- **Quoted text**:
►

People learn languages for a variety of purposes. Some people just want to know enough to be able to ask where the bathroom is and read a menu at a resturant.
That's fair, though I think in the case of wanting to be able to be a tourist in a place with a foreign language, you'd be better suited using phrasebooks and a translation app. Duolingo isn't going to really prepare you to have those kinds of conversations and isn't really a reference book, so being able to look up the few phrases you need to get around isn't practical. It's designed to teach you the language in a structured way and while the ordering of it and most language courses does attempt to get people proficient at very basic touristy things, depending on what it is you're doing, you might not even get to the point where you can do that.
Reading a menu requires cultural context along with reading comprehension. Unless you're intimately familiar with the culture, being able to read it (as in sound it out by reading the characters) is pretty useless. نان (naan) is probably something you could understand because it's a loanword we use in English from Arabic but without cultural context could someone guess what قابلی پلاؤ (Kabuli Pilau) means? Probably not. If you're in Japan and China, learning to read a menu is in itself a huge barrier.
I’ve spent most of the last year struggling to learn the Arabic alphabet with Duolingo, yet FWIW my guess for what sort of dish Kabuli Pilau might be was fairly close.
I wonder if anyone outside the UK knows, or can guess, what sort of dish a “spotted dick” or a “toad in the hole” is?
I presumably made the same guess (spiced rice grains mixed with meat/veg), but British people have the cultural context to know what pilau means. They even a section in Tesco (not just a search, an actual section).
From Denmark, I can suggest brændende kærlighed (burning love, which for Danes is mashed potatoes and bacon), dyrlægens natmad (vet's night snack, rye bread with pâté, beef and meat jelly etc), æbleskiver (apple slices, round pancakes with zero apple).
> æbleskiver (apple slices, round pancakes with zero apple)
That reminds me that the regional name for deep fried rectangular potato prisms in Berlin is “Pommes”, which is the French for apple, because everything else was dropped from the bowed French “pommes de terre friets”.

◄

(Collected data)

►

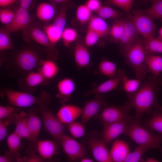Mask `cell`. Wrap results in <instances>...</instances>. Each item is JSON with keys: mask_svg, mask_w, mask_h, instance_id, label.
Wrapping results in <instances>:
<instances>
[{"mask_svg": "<svg viewBox=\"0 0 162 162\" xmlns=\"http://www.w3.org/2000/svg\"><path fill=\"white\" fill-rule=\"evenodd\" d=\"M159 36L158 38L162 40V27L160 28L158 32Z\"/></svg>", "mask_w": 162, "mask_h": 162, "instance_id": "56", "label": "cell"}, {"mask_svg": "<svg viewBox=\"0 0 162 162\" xmlns=\"http://www.w3.org/2000/svg\"><path fill=\"white\" fill-rule=\"evenodd\" d=\"M146 161V162H157L159 161L158 160L154 158H148Z\"/></svg>", "mask_w": 162, "mask_h": 162, "instance_id": "55", "label": "cell"}, {"mask_svg": "<svg viewBox=\"0 0 162 162\" xmlns=\"http://www.w3.org/2000/svg\"><path fill=\"white\" fill-rule=\"evenodd\" d=\"M50 1L53 4H64L71 3L72 0H50Z\"/></svg>", "mask_w": 162, "mask_h": 162, "instance_id": "53", "label": "cell"}, {"mask_svg": "<svg viewBox=\"0 0 162 162\" xmlns=\"http://www.w3.org/2000/svg\"><path fill=\"white\" fill-rule=\"evenodd\" d=\"M15 12L9 9H1L0 10V21L1 22L7 25L12 20Z\"/></svg>", "mask_w": 162, "mask_h": 162, "instance_id": "46", "label": "cell"}, {"mask_svg": "<svg viewBox=\"0 0 162 162\" xmlns=\"http://www.w3.org/2000/svg\"><path fill=\"white\" fill-rule=\"evenodd\" d=\"M100 38L96 33L91 29L87 28L84 41L86 45L88 48L96 44Z\"/></svg>", "mask_w": 162, "mask_h": 162, "instance_id": "45", "label": "cell"}, {"mask_svg": "<svg viewBox=\"0 0 162 162\" xmlns=\"http://www.w3.org/2000/svg\"><path fill=\"white\" fill-rule=\"evenodd\" d=\"M148 149V148L146 146L138 145L134 151L129 153L124 162H140L142 160L143 154Z\"/></svg>", "mask_w": 162, "mask_h": 162, "instance_id": "42", "label": "cell"}, {"mask_svg": "<svg viewBox=\"0 0 162 162\" xmlns=\"http://www.w3.org/2000/svg\"><path fill=\"white\" fill-rule=\"evenodd\" d=\"M93 99L85 104L81 115V122L85 124L96 115L106 105V101L102 94L94 95Z\"/></svg>", "mask_w": 162, "mask_h": 162, "instance_id": "13", "label": "cell"}, {"mask_svg": "<svg viewBox=\"0 0 162 162\" xmlns=\"http://www.w3.org/2000/svg\"><path fill=\"white\" fill-rule=\"evenodd\" d=\"M144 39L139 38L124 54L126 64L132 68L136 79H144L148 70L145 64L146 52Z\"/></svg>", "mask_w": 162, "mask_h": 162, "instance_id": "2", "label": "cell"}, {"mask_svg": "<svg viewBox=\"0 0 162 162\" xmlns=\"http://www.w3.org/2000/svg\"><path fill=\"white\" fill-rule=\"evenodd\" d=\"M30 21V17L27 9L20 7L15 12L12 20L4 27L10 32H16L26 29Z\"/></svg>", "mask_w": 162, "mask_h": 162, "instance_id": "15", "label": "cell"}, {"mask_svg": "<svg viewBox=\"0 0 162 162\" xmlns=\"http://www.w3.org/2000/svg\"><path fill=\"white\" fill-rule=\"evenodd\" d=\"M97 16L103 19H120L122 14L119 12L106 6L102 5L96 12Z\"/></svg>", "mask_w": 162, "mask_h": 162, "instance_id": "39", "label": "cell"}, {"mask_svg": "<svg viewBox=\"0 0 162 162\" xmlns=\"http://www.w3.org/2000/svg\"><path fill=\"white\" fill-rule=\"evenodd\" d=\"M84 125L81 122L75 121L67 125L68 130L72 137L79 138L83 137L85 134Z\"/></svg>", "mask_w": 162, "mask_h": 162, "instance_id": "40", "label": "cell"}, {"mask_svg": "<svg viewBox=\"0 0 162 162\" xmlns=\"http://www.w3.org/2000/svg\"><path fill=\"white\" fill-rule=\"evenodd\" d=\"M132 117L126 120L104 125L101 139L107 145L121 134H123L128 125L133 119Z\"/></svg>", "mask_w": 162, "mask_h": 162, "instance_id": "12", "label": "cell"}, {"mask_svg": "<svg viewBox=\"0 0 162 162\" xmlns=\"http://www.w3.org/2000/svg\"><path fill=\"white\" fill-rule=\"evenodd\" d=\"M11 33L4 27L0 29V50L3 51L13 49L14 45L11 36Z\"/></svg>", "mask_w": 162, "mask_h": 162, "instance_id": "37", "label": "cell"}, {"mask_svg": "<svg viewBox=\"0 0 162 162\" xmlns=\"http://www.w3.org/2000/svg\"><path fill=\"white\" fill-rule=\"evenodd\" d=\"M144 48L146 54L162 53V40L154 36L144 39Z\"/></svg>", "mask_w": 162, "mask_h": 162, "instance_id": "32", "label": "cell"}, {"mask_svg": "<svg viewBox=\"0 0 162 162\" xmlns=\"http://www.w3.org/2000/svg\"><path fill=\"white\" fill-rule=\"evenodd\" d=\"M80 161L81 162H92L94 161L92 159L85 157L81 159Z\"/></svg>", "mask_w": 162, "mask_h": 162, "instance_id": "54", "label": "cell"}, {"mask_svg": "<svg viewBox=\"0 0 162 162\" xmlns=\"http://www.w3.org/2000/svg\"><path fill=\"white\" fill-rule=\"evenodd\" d=\"M140 123V120L134 117L123 134L129 137L138 145L146 146L149 149L160 148L162 143L160 137L142 126Z\"/></svg>", "mask_w": 162, "mask_h": 162, "instance_id": "4", "label": "cell"}, {"mask_svg": "<svg viewBox=\"0 0 162 162\" xmlns=\"http://www.w3.org/2000/svg\"><path fill=\"white\" fill-rule=\"evenodd\" d=\"M20 6L28 8L30 6L32 0H19Z\"/></svg>", "mask_w": 162, "mask_h": 162, "instance_id": "52", "label": "cell"}, {"mask_svg": "<svg viewBox=\"0 0 162 162\" xmlns=\"http://www.w3.org/2000/svg\"><path fill=\"white\" fill-rule=\"evenodd\" d=\"M16 0H0V6L3 7L14 3Z\"/></svg>", "mask_w": 162, "mask_h": 162, "instance_id": "51", "label": "cell"}, {"mask_svg": "<svg viewBox=\"0 0 162 162\" xmlns=\"http://www.w3.org/2000/svg\"><path fill=\"white\" fill-rule=\"evenodd\" d=\"M38 111L42 118L43 127L47 133L58 143L64 134V127L47 106L39 107Z\"/></svg>", "mask_w": 162, "mask_h": 162, "instance_id": "6", "label": "cell"}, {"mask_svg": "<svg viewBox=\"0 0 162 162\" xmlns=\"http://www.w3.org/2000/svg\"><path fill=\"white\" fill-rule=\"evenodd\" d=\"M14 122L15 125L14 131L22 138L28 140L29 133L27 113L21 111L16 115Z\"/></svg>", "mask_w": 162, "mask_h": 162, "instance_id": "23", "label": "cell"}, {"mask_svg": "<svg viewBox=\"0 0 162 162\" xmlns=\"http://www.w3.org/2000/svg\"><path fill=\"white\" fill-rule=\"evenodd\" d=\"M44 32L50 42L54 49L55 46L62 38L63 31L55 26L52 23L45 26Z\"/></svg>", "mask_w": 162, "mask_h": 162, "instance_id": "34", "label": "cell"}, {"mask_svg": "<svg viewBox=\"0 0 162 162\" xmlns=\"http://www.w3.org/2000/svg\"><path fill=\"white\" fill-rule=\"evenodd\" d=\"M59 70L56 63L50 59L43 60L38 70L46 80L54 78L58 74Z\"/></svg>", "mask_w": 162, "mask_h": 162, "instance_id": "24", "label": "cell"}, {"mask_svg": "<svg viewBox=\"0 0 162 162\" xmlns=\"http://www.w3.org/2000/svg\"><path fill=\"white\" fill-rule=\"evenodd\" d=\"M78 37V33L75 29L71 27H67L65 28L63 31L62 38L64 45L68 47L71 43L77 39Z\"/></svg>", "mask_w": 162, "mask_h": 162, "instance_id": "41", "label": "cell"}, {"mask_svg": "<svg viewBox=\"0 0 162 162\" xmlns=\"http://www.w3.org/2000/svg\"><path fill=\"white\" fill-rule=\"evenodd\" d=\"M138 79H129L126 76H124L122 79V88L126 92L128 96L135 92L139 88L140 82Z\"/></svg>", "mask_w": 162, "mask_h": 162, "instance_id": "36", "label": "cell"}, {"mask_svg": "<svg viewBox=\"0 0 162 162\" xmlns=\"http://www.w3.org/2000/svg\"><path fill=\"white\" fill-rule=\"evenodd\" d=\"M158 135L162 141V134H159ZM161 151L162 152V147H161Z\"/></svg>", "mask_w": 162, "mask_h": 162, "instance_id": "59", "label": "cell"}, {"mask_svg": "<svg viewBox=\"0 0 162 162\" xmlns=\"http://www.w3.org/2000/svg\"><path fill=\"white\" fill-rule=\"evenodd\" d=\"M124 23L123 34L118 42L121 52L123 55L135 42L140 35L130 14L123 18Z\"/></svg>", "mask_w": 162, "mask_h": 162, "instance_id": "10", "label": "cell"}, {"mask_svg": "<svg viewBox=\"0 0 162 162\" xmlns=\"http://www.w3.org/2000/svg\"><path fill=\"white\" fill-rule=\"evenodd\" d=\"M26 154L23 158H21L19 162H42L44 161L39 154H36V152H32Z\"/></svg>", "mask_w": 162, "mask_h": 162, "instance_id": "47", "label": "cell"}, {"mask_svg": "<svg viewBox=\"0 0 162 162\" xmlns=\"http://www.w3.org/2000/svg\"><path fill=\"white\" fill-rule=\"evenodd\" d=\"M11 123L8 121L0 119V142L5 139L7 134V127Z\"/></svg>", "mask_w": 162, "mask_h": 162, "instance_id": "49", "label": "cell"}, {"mask_svg": "<svg viewBox=\"0 0 162 162\" xmlns=\"http://www.w3.org/2000/svg\"><path fill=\"white\" fill-rule=\"evenodd\" d=\"M29 33L31 38L38 44L50 50L53 51L54 50L44 31L38 27H34L30 29Z\"/></svg>", "mask_w": 162, "mask_h": 162, "instance_id": "29", "label": "cell"}, {"mask_svg": "<svg viewBox=\"0 0 162 162\" xmlns=\"http://www.w3.org/2000/svg\"><path fill=\"white\" fill-rule=\"evenodd\" d=\"M160 111H155L152 117L146 121L145 125L149 130L162 134V112Z\"/></svg>", "mask_w": 162, "mask_h": 162, "instance_id": "33", "label": "cell"}, {"mask_svg": "<svg viewBox=\"0 0 162 162\" xmlns=\"http://www.w3.org/2000/svg\"><path fill=\"white\" fill-rule=\"evenodd\" d=\"M87 28L94 32L100 38L109 35L110 28L104 19L98 16L93 15L88 23Z\"/></svg>", "mask_w": 162, "mask_h": 162, "instance_id": "22", "label": "cell"}, {"mask_svg": "<svg viewBox=\"0 0 162 162\" xmlns=\"http://www.w3.org/2000/svg\"><path fill=\"white\" fill-rule=\"evenodd\" d=\"M59 144L71 160L80 159L85 157L86 151L84 147L73 137L64 134L60 139Z\"/></svg>", "mask_w": 162, "mask_h": 162, "instance_id": "11", "label": "cell"}, {"mask_svg": "<svg viewBox=\"0 0 162 162\" xmlns=\"http://www.w3.org/2000/svg\"><path fill=\"white\" fill-rule=\"evenodd\" d=\"M22 138L14 131L7 138V143L9 152L16 158L18 162L21 158L20 152L21 147Z\"/></svg>", "mask_w": 162, "mask_h": 162, "instance_id": "27", "label": "cell"}, {"mask_svg": "<svg viewBox=\"0 0 162 162\" xmlns=\"http://www.w3.org/2000/svg\"><path fill=\"white\" fill-rule=\"evenodd\" d=\"M92 16V12L85 4H81L77 8L76 17L81 24L84 25L88 23Z\"/></svg>", "mask_w": 162, "mask_h": 162, "instance_id": "38", "label": "cell"}, {"mask_svg": "<svg viewBox=\"0 0 162 162\" xmlns=\"http://www.w3.org/2000/svg\"><path fill=\"white\" fill-rule=\"evenodd\" d=\"M145 2H152V3L158 0H142Z\"/></svg>", "mask_w": 162, "mask_h": 162, "instance_id": "57", "label": "cell"}, {"mask_svg": "<svg viewBox=\"0 0 162 162\" xmlns=\"http://www.w3.org/2000/svg\"><path fill=\"white\" fill-rule=\"evenodd\" d=\"M24 77L23 80L20 81L21 84L23 83L26 88H32L43 83L46 80L42 74L38 71L30 72Z\"/></svg>", "mask_w": 162, "mask_h": 162, "instance_id": "28", "label": "cell"}, {"mask_svg": "<svg viewBox=\"0 0 162 162\" xmlns=\"http://www.w3.org/2000/svg\"><path fill=\"white\" fill-rule=\"evenodd\" d=\"M133 21L140 35H141L145 40L154 36L156 30L154 22L155 19L142 10H133Z\"/></svg>", "mask_w": 162, "mask_h": 162, "instance_id": "8", "label": "cell"}, {"mask_svg": "<svg viewBox=\"0 0 162 162\" xmlns=\"http://www.w3.org/2000/svg\"><path fill=\"white\" fill-rule=\"evenodd\" d=\"M5 94L9 104L17 107L26 108L37 105L39 106H47L50 102L49 94L42 91L38 96L30 93L9 89L5 90Z\"/></svg>", "mask_w": 162, "mask_h": 162, "instance_id": "5", "label": "cell"}, {"mask_svg": "<svg viewBox=\"0 0 162 162\" xmlns=\"http://www.w3.org/2000/svg\"><path fill=\"white\" fill-rule=\"evenodd\" d=\"M152 3L150 8L142 11L155 19H158L162 20V0H158Z\"/></svg>", "mask_w": 162, "mask_h": 162, "instance_id": "43", "label": "cell"}, {"mask_svg": "<svg viewBox=\"0 0 162 162\" xmlns=\"http://www.w3.org/2000/svg\"><path fill=\"white\" fill-rule=\"evenodd\" d=\"M124 29L123 19L115 20L110 29L109 35L111 40L118 43L123 34Z\"/></svg>", "mask_w": 162, "mask_h": 162, "instance_id": "31", "label": "cell"}, {"mask_svg": "<svg viewBox=\"0 0 162 162\" xmlns=\"http://www.w3.org/2000/svg\"><path fill=\"white\" fill-rule=\"evenodd\" d=\"M132 107L127 101L122 106H111L104 107L98 116L99 120L104 125L127 119Z\"/></svg>", "mask_w": 162, "mask_h": 162, "instance_id": "7", "label": "cell"}, {"mask_svg": "<svg viewBox=\"0 0 162 162\" xmlns=\"http://www.w3.org/2000/svg\"><path fill=\"white\" fill-rule=\"evenodd\" d=\"M82 108L76 105L64 104L58 109L56 116L64 124L75 121L81 116Z\"/></svg>", "mask_w": 162, "mask_h": 162, "instance_id": "16", "label": "cell"}, {"mask_svg": "<svg viewBox=\"0 0 162 162\" xmlns=\"http://www.w3.org/2000/svg\"><path fill=\"white\" fill-rule=\"evenodd\" d=\"M130 152L128 144L123 140L118 139L113 142L110 154L112 162H124Z\"/></svg>", "mask_w": 162, "mask_h": 162, "instance_id": "20", "label": "cell"}, {"mask_svg": "<svg viewBox=\"0 0 162 162\" xmlns=\"http://www.w3.org/2000/svg\"><path fill=\"white\" fill-rule=\"evenodd\" d=\"M126 75L124 70L120 69L118 74L116 76L110 78L99 85L86 92L85 96L92 95L102 94L110 92L116 88L121 83L122 77Z\"/></svg>", "mask_w": 162, "mask_h": 162, "instance_id": "17", "label": "cell"}, {"mask_svg": "<svg viewBox=\"0 0 162 162\" xmlns=\"http://www.w3.org/2000/svg\"><path fill=\"white\" fill-rule=\"evenodd\" d=\"M85 4L92 12L96 13L103 5L100 0H87Z\"/></svg>", "mask_w": 162, "mask_h": 162, "instance_id": "48", "label": "cell"}, {"mask_svg": "<svg viewBox=\"0 0 162 162\" xmlns=\"http://www.w3.org/2000/svg\"><path fill=\"white\" fill-rule=\"evenodd\" d=\"M98 70L101 74L110 78L117 76L120 70V69L117 70L115 63L106 59L103 60L100 62Z\"/></svg>", "mask_w": 162, "mask_h": 162, "instance_id": "30", "label": "cell"}, {"mask_svg": "<svg viewBox=\"0 0 162 162\" xmlns=\"http://www.w3.org/2000/svg\"><path fill=\"white\" fill-rule=\"evenodd\" d=\"M162 85V75H152L129 96L128 101L135 110V118L140 120L144 114L150 113L153 107H158L157 92Z\"/></svg>", "mask_w": 162, "mask_h": 162, "instance_id": "1", "label": "cell"}, {"mask_svg": "<svg viewBox=\"0 0 162 162\" xmlns=\"http://www.w3.org/2000/svg\"><path fill=\"white\" fill-rule=\"evenodd\" d=\"M133 2V0H105V2L107 5L117 7L130 14Z\"/></svg>", "mask_w": 162, "mask_h": 162, "instance_id": "44", "label": "cell"}, {"mask_svg": "<svg viewBox=\"0 0 162 162\" xmlns=\"http://www.w3.org/2000/svg\"><path fill=\"white\" fill-rule=\"evenodd\" d=\"M16 161V158L8 151L4 154L0 156V162H14Z\"/></svg>", "mask_w": 162, "mask_h": 162, "instance_id": "50", "label": "cell"}, {"mask_svg": "<svg viewBox=\"0 0 162 162\" xmlns=\"http://www.w3.org/2000/svg\"><path fill=\"white\" fill-rule=\"evenodd\" d=\"M88 142L95 160L98 162H112L107 145L101 139L96 136L90 137Z\"/></svg>", "mask_w": 162, "mask_h": 162, "instance_id": "14", "label": "cell"}, {"mask_svg": "<svg viewBox=\"0 0 162 162\" xmlns=\"http://www.w3.org/2000/svg\"><path fill=\"white\" fill-rule=\"evenodd\" d=\"M88 48L84 41L80 40H77L74 45V59L76 67L79 68H86L90 64L91 56Z\"/></svg>", "mask_w": 162, "mask_h": 162, "instance_id": "18", "label": "cell"}, {"mask_svg": "<svg viewBox=\"0 0 162 162\" xmlns=\"http://www.w3.org/2000/svg\"><path fill=\"white\" fill-rule=\"evenodd\" d=\"M162 112V106L160 105H158L157 107Z\"/></svg>", "mask_w": 162, "mask_h": 162, "instance_id": "58", "label": "cell"}, {"mask_svg": "<svg viewBox=\"0 0 162 162\" xmlns=\"http://www.w3.org/2000/svg\"><path fill=\"white\" fill-rule=\"evenodd\" d=\"M43 60L38 52L32 49L26 48L15 53L9 61V64L14 71L25 76L39 67Z\"/></svg>", "mask_w": 162, "mask_h": 162, "instance_id": "3", "label": "cell"}, {"mask_svg": "<svg viewBox=\"0 0 162 162\" xmlns=\"http://www.w3.org/2000/svg\"><path fill=\"white\" fill-rule=\"evenodd\" d=\"M27 115L29 137L27 140L28 146L26 152V154L37 152V143L42 124L35 109L30 110Z\"/></svg>", "mask_w": 162, "mask_h": 162, "instance_id": "9", "label": "cell"}, {"mask_svg": "<svg viewBox=\"0 0 162 162\" xmlns=\"http://www.w3.org/2000/svg\"><path fill=\"white\" fill-rule=\"evenodd\" d=\"M76 88L73 79L69 77L63 78L59 81L57 84L58 92L57 97L61 102H66L70 99Z\"/></svg>", "mask_w": 162, "mask_h": 162, "instance_id": "19", "label": "cell"}, {"mask_svg": "<svg viewBox=\"0 0 162 162\" xmlns=\"http://www.w3.org/2000/svg\"><path fill=\"white\" fill-rule=\"evenodd\" d=\"M20 108L11 105L0 106V119L14 122L16 115L19 112Z\"/></svg>", "mask_w": 162, "mask_h": 162, "instance_id": "35", "label": "cell"}, {"mask_svg": "<svg viewBox=\"0 0 162 162\" xmlns=\"http://www.w3.org/2000/svg\"><path fill=\"white\" fill-rule=\"evenodd\" d=\"M145 64L148 72L158 75L162 72V57L154 54H146Z\"/></svg>", "mask_w": 162, "mask_h": 162, "instance_id": "25", "label": "cell"}, {"mask_svg": "<svg viewBox=\"0 0 162 162\" xmlns=\"http://www.w3.org/2000/svg\"><path fill=\"white\" fill-rule=\"evenodd\" d=\"M58 144L54 140H38L36 145V151L44 160L50 159L57 153Z\"/></svg>", "mask_w": 162, "mask_h": 162, "instance_id": "21", "label": "cell"}, {"mask_svg": "<svg viewBox=\"0 0 162 162\" xmlns=\"http://www.w3.org/2000/svg\"><path fill=\"white\" fill-rule=\"evenodd\" d=\"M56 14L54 6L50 3L43 2L37 6L36 14L38 18L44 22H48L51 20Z\"/></svg>", "mask_w": 162, "mask_h": 162, "instance_id": "26", "label": "cell"}]
</instances>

◄

- **To be done**:
1. Set down the part of the menu discussion starting at "Reading a menu" and ending at "a huge barrier.".
2. In the menu discussion, what dish does "brændende kærlighed" refer to for Danes?

- **The answers**:
1.
Reading a menu requires cultural context along with reading comprehension. Unless you're intimately familiar with the culture, being able to read it (as in sound it out by reading the characters) is pretty useless. نان (naan) is probably something you could understand because it's a loanword we use in English from Arabic but without cultural context could someone guess what قابلی پلاؤ (Kabuli Pilau) means? Probably not. If you're in Japan and China, learning to read a menu is in itself a huge barrier.

2. Mashed potatoes and bacon.